INTERVIEW : Rencontre avec Lord Esperanza

Nous avons eu un immense coup de cœur pour « Phoenix », le nouvel album de Lord Esperanza. Il a répondu à toutes nos questions avec sincérité et générosité.

JustMusic.fr : Tu as rencontré le succès dès tes débuts avec tes différentes sorties. Peux-tu me faire un bilan de tout ça ? Comment as-tu vécu ce succès ?

Lord Esperanza : Étonnamment, je ne parlerais pas de succès – même si j’ai la chance d’en vivre et que c’est ma passion – mais je pense que mes idoles et mes objectifs sont assez hauts.

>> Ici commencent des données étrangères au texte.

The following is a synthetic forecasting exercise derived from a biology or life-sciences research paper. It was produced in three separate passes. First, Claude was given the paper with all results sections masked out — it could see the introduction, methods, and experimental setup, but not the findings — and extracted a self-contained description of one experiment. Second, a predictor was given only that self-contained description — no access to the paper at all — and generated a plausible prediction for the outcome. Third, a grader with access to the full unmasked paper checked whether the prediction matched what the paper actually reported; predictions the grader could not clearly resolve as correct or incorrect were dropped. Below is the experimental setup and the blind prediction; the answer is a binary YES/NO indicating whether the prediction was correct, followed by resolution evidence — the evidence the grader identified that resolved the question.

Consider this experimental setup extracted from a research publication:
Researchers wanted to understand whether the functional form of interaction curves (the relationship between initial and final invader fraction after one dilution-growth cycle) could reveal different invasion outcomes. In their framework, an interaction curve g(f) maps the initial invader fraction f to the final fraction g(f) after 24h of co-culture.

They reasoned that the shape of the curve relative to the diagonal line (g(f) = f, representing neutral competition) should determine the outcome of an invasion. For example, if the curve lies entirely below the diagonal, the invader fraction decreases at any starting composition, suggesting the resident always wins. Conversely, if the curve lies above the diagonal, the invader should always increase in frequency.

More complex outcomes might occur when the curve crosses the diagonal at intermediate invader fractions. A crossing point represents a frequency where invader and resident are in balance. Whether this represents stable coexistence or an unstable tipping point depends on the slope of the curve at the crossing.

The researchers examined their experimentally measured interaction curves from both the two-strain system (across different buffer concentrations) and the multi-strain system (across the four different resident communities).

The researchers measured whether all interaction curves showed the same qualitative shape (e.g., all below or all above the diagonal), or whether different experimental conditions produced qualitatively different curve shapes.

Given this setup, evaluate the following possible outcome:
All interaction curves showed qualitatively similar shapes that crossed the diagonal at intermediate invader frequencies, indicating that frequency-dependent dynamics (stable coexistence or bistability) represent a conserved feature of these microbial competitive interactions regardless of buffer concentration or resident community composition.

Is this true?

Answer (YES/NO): NO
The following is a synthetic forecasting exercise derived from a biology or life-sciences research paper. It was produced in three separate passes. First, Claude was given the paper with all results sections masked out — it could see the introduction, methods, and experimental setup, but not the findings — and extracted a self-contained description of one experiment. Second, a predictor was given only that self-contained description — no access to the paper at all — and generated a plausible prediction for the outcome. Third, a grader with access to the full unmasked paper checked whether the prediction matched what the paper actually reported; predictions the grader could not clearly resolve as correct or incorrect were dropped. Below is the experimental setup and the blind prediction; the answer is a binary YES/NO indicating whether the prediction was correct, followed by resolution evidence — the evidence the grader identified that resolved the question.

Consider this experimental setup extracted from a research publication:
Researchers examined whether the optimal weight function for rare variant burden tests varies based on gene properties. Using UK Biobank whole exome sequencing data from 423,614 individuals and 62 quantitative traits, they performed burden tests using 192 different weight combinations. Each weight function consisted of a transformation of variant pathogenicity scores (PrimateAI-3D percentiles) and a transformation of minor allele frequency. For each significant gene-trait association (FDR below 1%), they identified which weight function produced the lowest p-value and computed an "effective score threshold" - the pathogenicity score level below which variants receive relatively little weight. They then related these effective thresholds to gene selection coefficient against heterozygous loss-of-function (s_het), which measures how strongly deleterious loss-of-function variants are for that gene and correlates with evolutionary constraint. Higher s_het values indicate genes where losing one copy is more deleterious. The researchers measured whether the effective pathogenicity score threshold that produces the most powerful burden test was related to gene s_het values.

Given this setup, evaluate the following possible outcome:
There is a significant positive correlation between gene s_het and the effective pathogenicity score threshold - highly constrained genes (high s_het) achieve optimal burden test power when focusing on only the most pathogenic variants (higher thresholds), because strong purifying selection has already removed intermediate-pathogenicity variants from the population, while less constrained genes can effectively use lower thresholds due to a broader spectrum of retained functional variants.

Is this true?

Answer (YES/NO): YES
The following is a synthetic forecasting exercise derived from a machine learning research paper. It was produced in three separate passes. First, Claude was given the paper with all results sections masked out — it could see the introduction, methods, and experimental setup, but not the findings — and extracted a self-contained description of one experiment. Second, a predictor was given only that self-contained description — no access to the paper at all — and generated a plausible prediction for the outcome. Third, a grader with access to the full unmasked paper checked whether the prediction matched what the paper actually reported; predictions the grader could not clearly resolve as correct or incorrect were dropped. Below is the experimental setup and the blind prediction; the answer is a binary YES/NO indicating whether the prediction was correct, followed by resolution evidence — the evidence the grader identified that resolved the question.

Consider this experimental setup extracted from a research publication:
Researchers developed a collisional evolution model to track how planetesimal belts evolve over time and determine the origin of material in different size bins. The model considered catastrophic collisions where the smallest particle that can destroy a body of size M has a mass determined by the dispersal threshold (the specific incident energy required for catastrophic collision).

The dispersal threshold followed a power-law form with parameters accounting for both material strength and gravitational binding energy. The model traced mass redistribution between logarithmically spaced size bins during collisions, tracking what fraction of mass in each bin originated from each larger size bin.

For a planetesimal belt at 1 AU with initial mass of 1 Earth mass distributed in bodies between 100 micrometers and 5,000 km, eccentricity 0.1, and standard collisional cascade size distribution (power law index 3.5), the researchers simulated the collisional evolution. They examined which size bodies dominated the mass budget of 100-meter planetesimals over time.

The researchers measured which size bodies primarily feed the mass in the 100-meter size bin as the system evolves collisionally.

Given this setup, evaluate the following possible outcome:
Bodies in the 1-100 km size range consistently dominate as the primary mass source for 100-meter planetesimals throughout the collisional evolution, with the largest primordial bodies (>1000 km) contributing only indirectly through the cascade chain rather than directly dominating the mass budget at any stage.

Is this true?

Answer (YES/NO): NO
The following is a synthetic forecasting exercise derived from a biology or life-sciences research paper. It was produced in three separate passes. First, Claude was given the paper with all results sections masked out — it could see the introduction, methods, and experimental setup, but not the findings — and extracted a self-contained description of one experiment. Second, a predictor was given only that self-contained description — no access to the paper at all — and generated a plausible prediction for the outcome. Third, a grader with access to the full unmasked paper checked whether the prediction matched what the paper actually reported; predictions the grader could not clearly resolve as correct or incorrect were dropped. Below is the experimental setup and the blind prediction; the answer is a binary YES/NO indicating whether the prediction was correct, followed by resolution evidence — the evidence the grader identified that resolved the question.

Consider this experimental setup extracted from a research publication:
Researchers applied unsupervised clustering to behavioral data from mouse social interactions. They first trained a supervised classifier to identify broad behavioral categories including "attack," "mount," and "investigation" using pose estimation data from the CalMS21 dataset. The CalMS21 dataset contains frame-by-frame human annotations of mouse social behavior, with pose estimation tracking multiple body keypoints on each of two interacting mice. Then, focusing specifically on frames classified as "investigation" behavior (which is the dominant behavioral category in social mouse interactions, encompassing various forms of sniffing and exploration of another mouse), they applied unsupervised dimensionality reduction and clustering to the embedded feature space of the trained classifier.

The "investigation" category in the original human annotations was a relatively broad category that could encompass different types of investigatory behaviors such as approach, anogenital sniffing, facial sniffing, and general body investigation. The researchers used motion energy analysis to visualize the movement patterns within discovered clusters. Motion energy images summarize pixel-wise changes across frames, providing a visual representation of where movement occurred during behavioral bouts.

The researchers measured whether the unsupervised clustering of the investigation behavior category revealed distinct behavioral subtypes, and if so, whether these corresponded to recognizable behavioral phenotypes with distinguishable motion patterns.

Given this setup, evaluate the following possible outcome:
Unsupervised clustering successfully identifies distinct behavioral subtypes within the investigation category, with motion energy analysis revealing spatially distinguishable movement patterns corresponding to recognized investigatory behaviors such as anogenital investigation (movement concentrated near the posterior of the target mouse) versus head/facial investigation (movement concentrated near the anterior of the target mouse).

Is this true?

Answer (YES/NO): NO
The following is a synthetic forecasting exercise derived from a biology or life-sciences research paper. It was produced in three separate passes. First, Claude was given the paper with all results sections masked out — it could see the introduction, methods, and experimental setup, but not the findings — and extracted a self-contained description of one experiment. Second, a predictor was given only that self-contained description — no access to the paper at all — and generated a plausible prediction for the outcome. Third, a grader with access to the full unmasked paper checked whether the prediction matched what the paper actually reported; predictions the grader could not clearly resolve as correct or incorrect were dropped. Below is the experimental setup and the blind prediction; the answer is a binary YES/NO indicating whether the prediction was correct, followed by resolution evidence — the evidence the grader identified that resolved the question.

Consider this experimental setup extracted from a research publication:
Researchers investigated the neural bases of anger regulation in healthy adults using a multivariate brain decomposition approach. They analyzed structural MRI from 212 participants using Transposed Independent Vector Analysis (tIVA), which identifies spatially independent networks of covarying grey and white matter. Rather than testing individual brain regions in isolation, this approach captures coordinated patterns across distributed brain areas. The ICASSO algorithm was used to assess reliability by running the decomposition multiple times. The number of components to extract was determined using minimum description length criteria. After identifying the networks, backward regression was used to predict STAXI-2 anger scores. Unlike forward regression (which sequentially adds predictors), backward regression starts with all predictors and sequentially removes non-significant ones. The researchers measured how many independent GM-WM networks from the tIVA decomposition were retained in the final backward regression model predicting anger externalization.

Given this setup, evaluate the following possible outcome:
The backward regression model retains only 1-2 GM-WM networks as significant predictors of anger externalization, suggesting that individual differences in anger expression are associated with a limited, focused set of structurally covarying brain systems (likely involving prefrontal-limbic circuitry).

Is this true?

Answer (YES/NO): YES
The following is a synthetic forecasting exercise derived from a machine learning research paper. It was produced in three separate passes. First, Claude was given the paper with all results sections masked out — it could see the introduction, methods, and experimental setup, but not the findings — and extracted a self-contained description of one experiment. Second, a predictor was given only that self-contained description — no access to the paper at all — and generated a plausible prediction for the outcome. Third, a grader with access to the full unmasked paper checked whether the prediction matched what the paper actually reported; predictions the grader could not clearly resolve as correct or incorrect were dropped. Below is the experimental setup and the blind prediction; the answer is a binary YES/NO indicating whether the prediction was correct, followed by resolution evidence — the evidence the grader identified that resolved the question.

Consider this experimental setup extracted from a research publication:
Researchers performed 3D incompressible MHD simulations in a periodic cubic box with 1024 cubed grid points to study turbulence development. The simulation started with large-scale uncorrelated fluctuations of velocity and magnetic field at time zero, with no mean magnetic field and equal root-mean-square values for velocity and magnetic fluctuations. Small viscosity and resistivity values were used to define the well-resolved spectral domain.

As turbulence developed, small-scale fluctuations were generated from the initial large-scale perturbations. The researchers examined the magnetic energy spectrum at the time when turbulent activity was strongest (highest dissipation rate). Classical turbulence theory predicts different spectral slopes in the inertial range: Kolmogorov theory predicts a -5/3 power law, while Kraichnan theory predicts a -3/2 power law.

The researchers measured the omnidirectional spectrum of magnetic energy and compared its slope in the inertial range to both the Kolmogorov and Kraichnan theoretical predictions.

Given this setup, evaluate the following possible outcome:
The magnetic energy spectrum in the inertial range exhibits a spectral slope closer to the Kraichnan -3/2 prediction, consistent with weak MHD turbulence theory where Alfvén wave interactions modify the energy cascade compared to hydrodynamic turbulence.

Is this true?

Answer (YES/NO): NO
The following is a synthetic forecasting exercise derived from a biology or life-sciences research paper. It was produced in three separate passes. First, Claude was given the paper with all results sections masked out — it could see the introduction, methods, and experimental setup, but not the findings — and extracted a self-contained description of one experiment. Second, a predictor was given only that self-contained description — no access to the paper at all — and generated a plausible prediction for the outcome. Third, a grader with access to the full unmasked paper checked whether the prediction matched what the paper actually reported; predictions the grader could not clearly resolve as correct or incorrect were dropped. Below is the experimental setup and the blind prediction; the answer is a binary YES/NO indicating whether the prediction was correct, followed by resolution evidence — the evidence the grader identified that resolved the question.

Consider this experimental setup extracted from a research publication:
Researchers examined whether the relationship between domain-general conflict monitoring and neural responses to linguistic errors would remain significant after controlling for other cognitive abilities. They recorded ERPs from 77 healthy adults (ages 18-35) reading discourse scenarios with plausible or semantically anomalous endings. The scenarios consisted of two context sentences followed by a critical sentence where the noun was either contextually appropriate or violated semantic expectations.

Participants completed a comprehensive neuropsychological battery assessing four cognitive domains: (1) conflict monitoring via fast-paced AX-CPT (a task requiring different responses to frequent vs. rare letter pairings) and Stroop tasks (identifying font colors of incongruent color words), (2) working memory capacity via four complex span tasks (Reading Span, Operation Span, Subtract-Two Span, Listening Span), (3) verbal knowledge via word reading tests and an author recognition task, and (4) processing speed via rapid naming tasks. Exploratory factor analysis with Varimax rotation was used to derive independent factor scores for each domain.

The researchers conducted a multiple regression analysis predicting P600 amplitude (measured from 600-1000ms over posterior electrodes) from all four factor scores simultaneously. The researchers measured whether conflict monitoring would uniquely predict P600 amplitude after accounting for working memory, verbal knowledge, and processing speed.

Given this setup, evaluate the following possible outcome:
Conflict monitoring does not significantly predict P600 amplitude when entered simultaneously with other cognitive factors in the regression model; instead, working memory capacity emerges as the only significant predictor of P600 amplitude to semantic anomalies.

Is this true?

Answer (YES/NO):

Donc, je suis content de ce que j’ai, je suis très connecté à la gratitude et au moment présent. Mais comme beaucoup d’artistes, je suis fasciné par les sphères qui sont plus hautes comme Stromae qui est une référence. Pour l’instant, j’ai du mal à ne pas me projeter et même si je suis content de mes premiers projets, mon nouvel album « Phoenix » est celui pour lequel j’ai le plus travaillé. J’ai vraiment pris trois ans de pause, ce qui est très long, mais ça m’a donné envie de réussir au mieux cette sortie.

JustMusic.fr : En effet, ton nouvel album « Phoenix » sortira prochainement. Pour tes précédents projets tu avais travaillé avec Majeur Mineur, cette fois c’était avec Nino Vella de Rouquine. Pourquoi ce changement et comment est née cette collaboration ?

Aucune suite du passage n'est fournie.